An even stronger tornado dropped down near the town of Gary in northeast, South Dakota. The National Weather Service reported that this tornado was an EF2 with peak winds of 135mph.

Photo Credit: National Weather Service

This tornado was on the ground for a very short period, traveling just under half of a mile. One person was injured in this tornado.

A tornado about four miles north of Lake Kampeska removed a garage from a home with additional damage done to the home's roof. Debris from the home could be found about a half-mile away as peak winds from the tornado reached 110mph. This tornado was rated an EF1 and was only on the ground for less than a quarter of a mile. No injuries were reported.
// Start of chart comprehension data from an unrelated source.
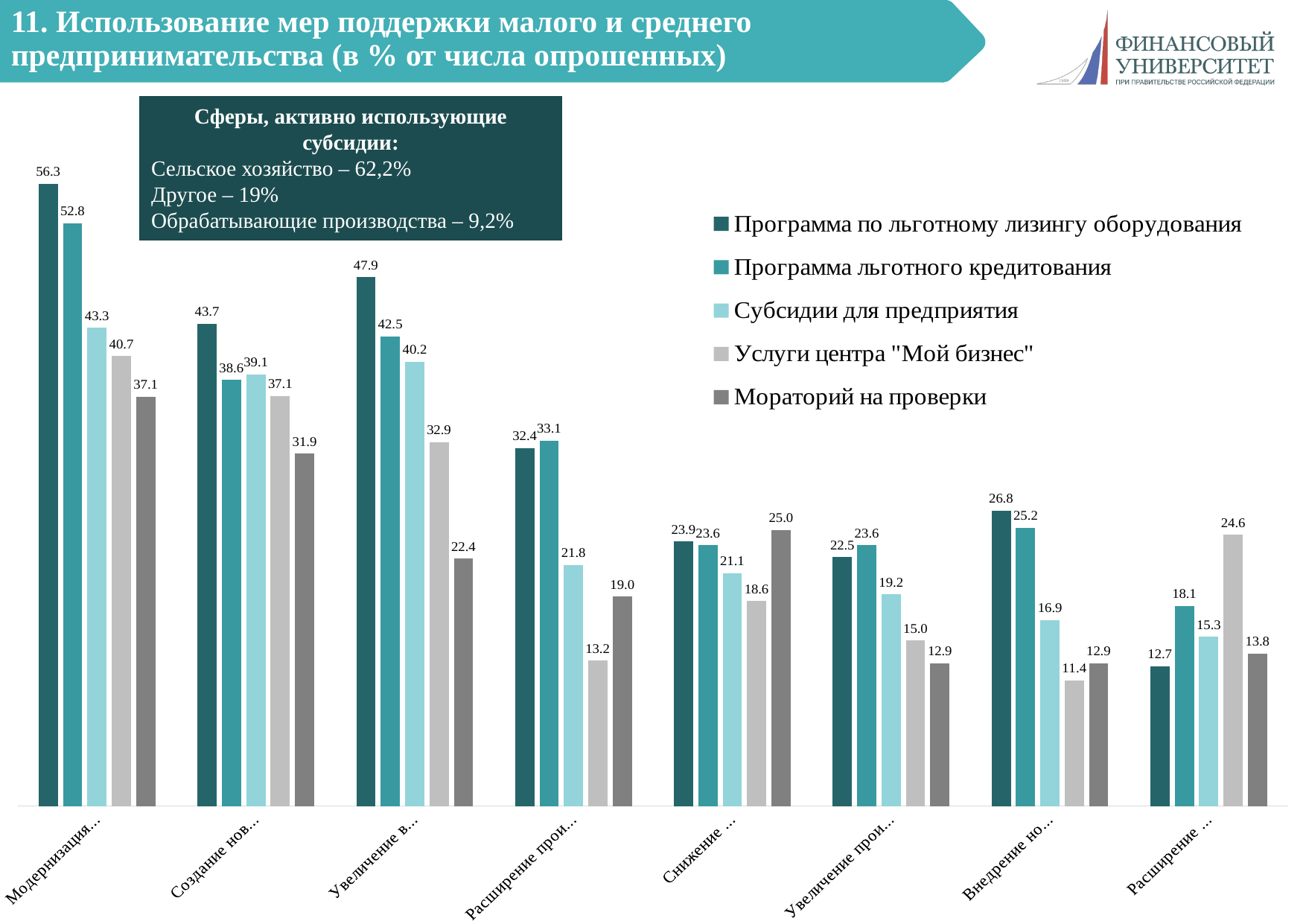
What is the value of "Услуги центра "Мой бизнес"" for the last category ("Расширение ...")? 24.6 What is the value of "Мораторий на проверки" for the category "Снижение ..." (fifth group)? 25.0 For which category is the value of "Программа по льготному лизингу оборудования" the highest? Модернизация... (first category) For which category is the value of "Услуги центра "Мой бизнес"" the lowest? Внедрение но... (seventh category) According to the text box on the slide, what share of agriculture (Сельское хозяйство) actively uses subsidies? 62,2% How many series does the chart legend list? 5 What is the value of "Программа по льготному лизингу оборудования" for the first category ("Модернизация...")? 56.3 In the last category ("Расширение ..."), which is larger: "Услуги центра "Мой бизнес"" or "Мораторий на проверки"? Услуги центра "Мой бизнес" What kind of chart is shown on the slide? bar chart What is the value of "Субсидии для предприятия" for the category "Увеличение в..." (third group)? 40.2 How many categories (groups of bars) are plotted along the x axis? 8 In the first category ("Модернизация..."), what is the difference between "Программа по льготному лизингу оборудования" and "Программа льготного кредитования"? 3.5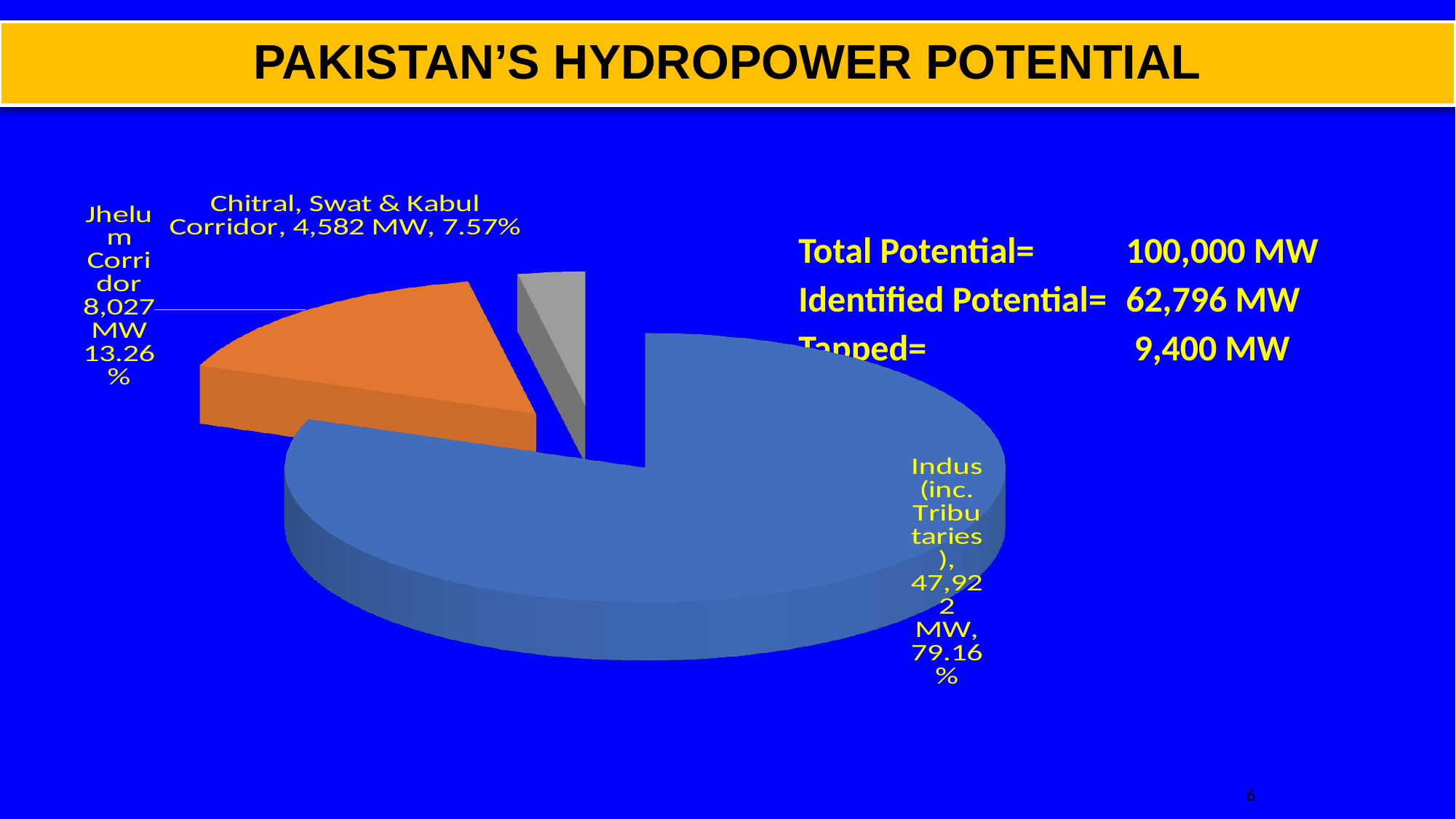
What is the value in MW for Indus (inc. Tributaries)? 47,922 MW Which is larger, the Jhelum Corridor or the Chitral, Swat & Kabul Corridor? Jhelum Corridor What share of the pie does the Chitral, Swat & Kabul Corridor represent? 7.57% How many slices does the pie chart have? 3 What is the value in MW for the Chitral, Swat & Kabul Corridor? 4,582 MW What share of the pie does the Jhelum Corridor represent? 13.26% What share of the pie does Indus (inc. Tributaries) represent? 79.16% What is the difference in MW between the Jhelum Corridor and the Chitral, Swat & Kabul Corridor? 3,445 MW Which slice of the pie chart is the smallest? Chitral, Swat & Kabul Corridor What type of chart is shown on the slide? Pie chart Which slice of the pie chart is the largest? Indus (inc. Tributaries) What is the value in MW for the Jhelum Corridor? 8,027 MW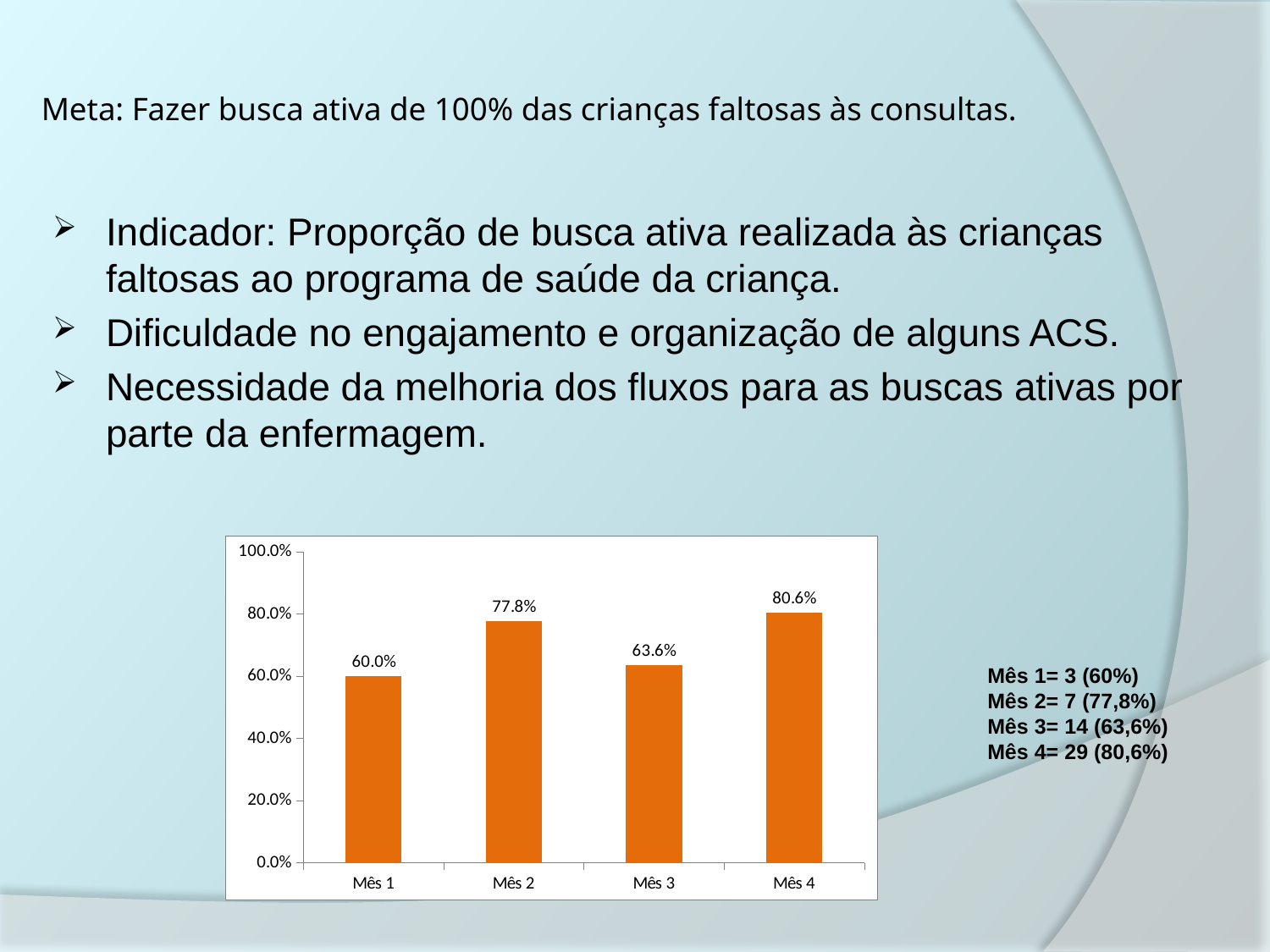
Which is larger, the value for Mês 2 or the value for Mês 3? Mês 2 What is the value for Mês 2? 77.8% Is the value for Mês 3 greater or less than 80.0%? less What kind of chart is shown on the slide? bar chart What is the value for Mês 1? 60.0% How many months are shown on the x axis? 4 What is the value for Mês 3? 63.6% What is the difference between the values for Mês 2 and Mês 3? 14.2% What is the value for Mês 4? 80.6% Which month has the lowest value? Mês 1 Which month has the highest value? Mês 4 What is the difference between the values for Mês 4 and Mês 1? 20.6%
Photo Credit: National Weather Service

Two other EF1 tornadoes were recorded, with one just east of Tunerville in Deuel County and the other about seven miles south of Webster.

With peak winds of 100mph, a tornado near Tunerville damaged a hunting lodge and uprooted trees. The tornado continued northward heading for a family home. The family at the time was inside their camper before the storm hit. The family then received a weather alert about the pending danger and went into a sturdier shelter. The camper was picked up by the tornado and dropped on the home. The family was unharmed from the event.

Photo Credit: National Weather Service

The last tornado reported occurred in Day County, south of Webster. This twister was on the ground for just about a minute but still damaged an outbuilding by pulling the roof off and blowing out an interior wall. The estimated peak winds in this twister were 100mph.